WHAT YOU SHOULD DO:
Present every line of the data below as a numbered list, omitting any blank lines.

[Start DATASET EXTRACT]

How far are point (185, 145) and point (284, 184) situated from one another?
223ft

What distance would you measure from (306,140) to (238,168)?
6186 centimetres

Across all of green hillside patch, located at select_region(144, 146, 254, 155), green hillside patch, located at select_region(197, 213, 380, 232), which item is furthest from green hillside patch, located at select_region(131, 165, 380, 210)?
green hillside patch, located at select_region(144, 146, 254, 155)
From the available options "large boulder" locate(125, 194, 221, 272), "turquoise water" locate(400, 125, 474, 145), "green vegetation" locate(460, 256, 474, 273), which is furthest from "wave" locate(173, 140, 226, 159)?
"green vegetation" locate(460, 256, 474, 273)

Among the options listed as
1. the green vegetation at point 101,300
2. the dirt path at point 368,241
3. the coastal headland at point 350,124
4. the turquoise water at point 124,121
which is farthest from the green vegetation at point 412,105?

[End DATASET EXTRACT]

CORRECT ANSWER:
1. How far are point (185, 145) and point (284, 184) situated from one another?
2. 223ft
3. What distance would you measure from (306,140) to (238,168)?
4. 6186 centimetres
5. Across all of green hillside patch, located at select_region(144, 146, 254, 155), green hillside patch, located at select_region(197, 213, 380, 232), which item is furthest from green hillside patch, located at select_region(131, 165, 380, 210)?
6. green hillside patch, located at select_region(144, 146, 254, 155)
7. From the available options "large boulder" locate(125, 194, 221, 272), "turquoise water" locate(400, 125, 474, 145), "green vegetation" locate(460, 256, 474, 273), which is furthest from "wave" locate(173, 140, 226, 159)?
8. "green vegetation" locate(460, 256, 474, 273)
9. Among the options listed as
10. 1. the green vegetation at point 101,300
11. 2. the dirt path at point 368,241
12. 3. the coastal headland at point 350,124
13. 4. the turquoise water at point 124,121
14. which is farthest from the green vegetation at point 412,105?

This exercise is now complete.